- [Задание 1]:
Выпишите из списка все строки, в которых есть слово «pixel». Регистр букв учитывается.

Репетиция продолжается. Мейерхольд вдруг расхохотался.

— Смотрите, смотрите, какой славный юмор открывается. “Мой старый сон не тих и не безгрешен...” Ведь если это богатырь в шёлковой рясе с бородищей говорит — не удивительно: мужик здоровый. А если это наш Пимен — это уже другое. Ведь он скелет почти, а такие сны... Это тоже на Льва Толстого похоже. Помните, как он Горькому говорил: “Буду в гробу лежать, а баба поманит, подниму крышку и выскочу...” Вот и Пимен такой, маленький, сухонький, а нервный, живой... Эта краска о снах — открытие!..

— У нас будет в келье почти темно и только два луча: один желтоватый из лампады у Пимена, другой голубоватый из окна, под которым спит Григорий...

(Отрывки из набора данных о пространственных задачах)

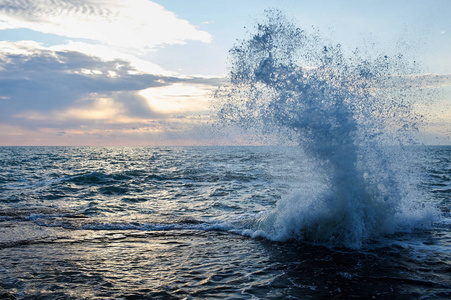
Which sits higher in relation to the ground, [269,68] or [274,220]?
[269,68]

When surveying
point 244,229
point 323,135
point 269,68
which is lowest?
point 244,229

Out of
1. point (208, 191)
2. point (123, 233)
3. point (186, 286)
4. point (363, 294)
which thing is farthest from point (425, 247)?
point (208, 191)

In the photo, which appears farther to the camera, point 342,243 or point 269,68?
point 269,68

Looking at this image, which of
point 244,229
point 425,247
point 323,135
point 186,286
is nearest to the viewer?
point 186,286

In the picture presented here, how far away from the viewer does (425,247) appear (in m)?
6.84

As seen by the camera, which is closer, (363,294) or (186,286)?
(363,294)

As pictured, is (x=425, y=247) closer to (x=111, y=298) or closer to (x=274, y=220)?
(x=274, y=220)

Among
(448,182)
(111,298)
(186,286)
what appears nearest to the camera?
(111,298)

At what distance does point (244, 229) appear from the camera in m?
8.70

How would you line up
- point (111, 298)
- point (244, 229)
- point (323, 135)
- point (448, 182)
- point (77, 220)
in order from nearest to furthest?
point (111, 298) → point (323, 135) → point (244, 229) → point (77, 220) → point (448, 182)

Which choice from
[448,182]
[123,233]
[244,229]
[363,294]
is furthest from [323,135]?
[448,182]

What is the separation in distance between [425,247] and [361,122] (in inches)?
135

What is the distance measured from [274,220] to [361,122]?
355 cm

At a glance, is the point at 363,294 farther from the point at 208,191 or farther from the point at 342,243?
the point at 208,191
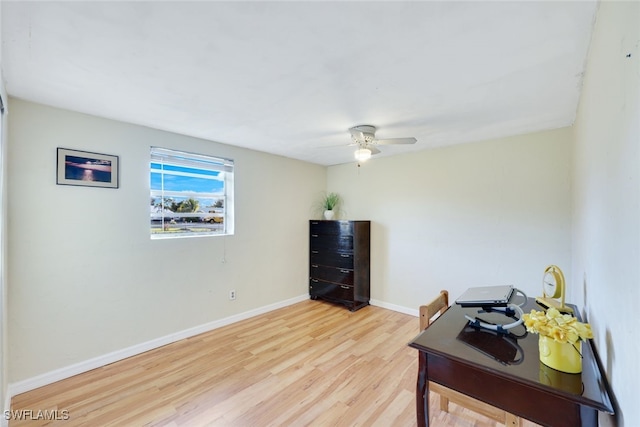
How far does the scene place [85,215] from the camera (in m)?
2.36

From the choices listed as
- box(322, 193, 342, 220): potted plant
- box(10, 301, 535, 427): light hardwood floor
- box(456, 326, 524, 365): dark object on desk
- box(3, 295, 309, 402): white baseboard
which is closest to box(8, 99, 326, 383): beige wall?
box(3, 295, 309, 402): white baseboard

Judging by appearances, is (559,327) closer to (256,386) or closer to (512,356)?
(512,356)

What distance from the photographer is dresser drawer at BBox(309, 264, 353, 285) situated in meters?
3.92

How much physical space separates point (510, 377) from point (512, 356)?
168 millimetres

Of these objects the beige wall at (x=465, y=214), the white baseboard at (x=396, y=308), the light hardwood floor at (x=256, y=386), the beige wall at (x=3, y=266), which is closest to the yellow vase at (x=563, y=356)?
the light hardwood floor at (x=256, y=386)

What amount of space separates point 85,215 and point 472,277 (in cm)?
409

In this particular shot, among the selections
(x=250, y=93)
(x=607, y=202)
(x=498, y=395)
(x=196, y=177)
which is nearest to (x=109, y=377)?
(x=196, y=177)

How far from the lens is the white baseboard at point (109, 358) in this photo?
2070 mm

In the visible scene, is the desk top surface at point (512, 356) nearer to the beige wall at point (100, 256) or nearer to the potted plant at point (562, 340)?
the potted plant at point (562, 340)

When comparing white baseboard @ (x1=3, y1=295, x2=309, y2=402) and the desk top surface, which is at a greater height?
the desk top surface

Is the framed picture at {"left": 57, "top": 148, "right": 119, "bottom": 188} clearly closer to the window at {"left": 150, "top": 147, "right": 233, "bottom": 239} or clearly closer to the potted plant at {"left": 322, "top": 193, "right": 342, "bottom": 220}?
the window at {"left": 150, "top": 147, "right": 233, "bottom": 239}

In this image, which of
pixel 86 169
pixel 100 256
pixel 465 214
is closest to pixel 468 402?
pixel 465 214

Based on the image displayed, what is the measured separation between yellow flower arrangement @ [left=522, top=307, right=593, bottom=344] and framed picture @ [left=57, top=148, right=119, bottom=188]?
321 cm

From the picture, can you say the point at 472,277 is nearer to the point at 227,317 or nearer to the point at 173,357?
the point at 227,317
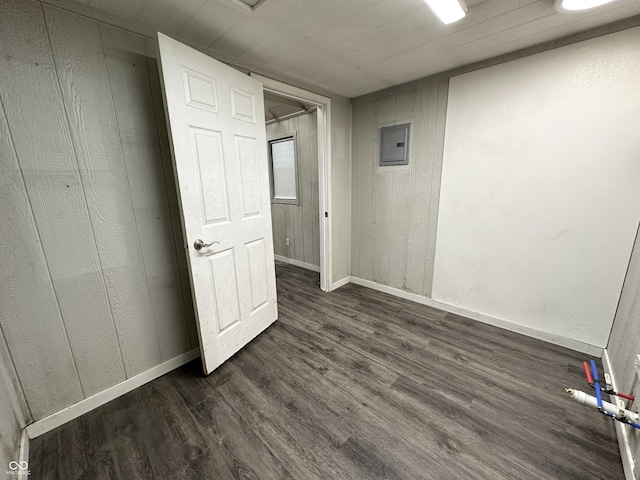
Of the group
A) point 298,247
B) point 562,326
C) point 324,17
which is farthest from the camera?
point 298,247

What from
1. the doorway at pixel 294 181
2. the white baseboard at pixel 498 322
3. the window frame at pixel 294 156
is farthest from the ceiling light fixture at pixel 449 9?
the window frame at pixel 294 156

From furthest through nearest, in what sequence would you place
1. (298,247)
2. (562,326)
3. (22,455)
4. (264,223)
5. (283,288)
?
(298,247) → (283,288) → (264,223) → (562,326) → (22,455)

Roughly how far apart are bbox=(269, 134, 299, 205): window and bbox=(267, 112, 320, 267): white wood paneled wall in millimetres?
88

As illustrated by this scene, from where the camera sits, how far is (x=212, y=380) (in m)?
1.72

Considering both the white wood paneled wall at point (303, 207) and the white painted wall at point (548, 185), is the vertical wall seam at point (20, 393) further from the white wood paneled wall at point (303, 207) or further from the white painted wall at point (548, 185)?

- [Задание 2]:
Какие два луча будут в келье, согласно отрывку о репетиции?

- [Правильный ответ 1]:
pixel 86 169
pixel 100 256
pixel 465 214
is closest to pixel 468 402?
pixel 465 214
1. the doorway at pixel 294 181
2. the white baseboard at pixel 498 322
3. the window frame at pixel 294 156
is farthest from the ceiling light fixture at pixel 449 9?
the window frame at pixel 294 156

- [Правильный ответ 2]:
Желтоватый луч из лампады у Пимена и голубоватый из окна, под которым спит Григорий.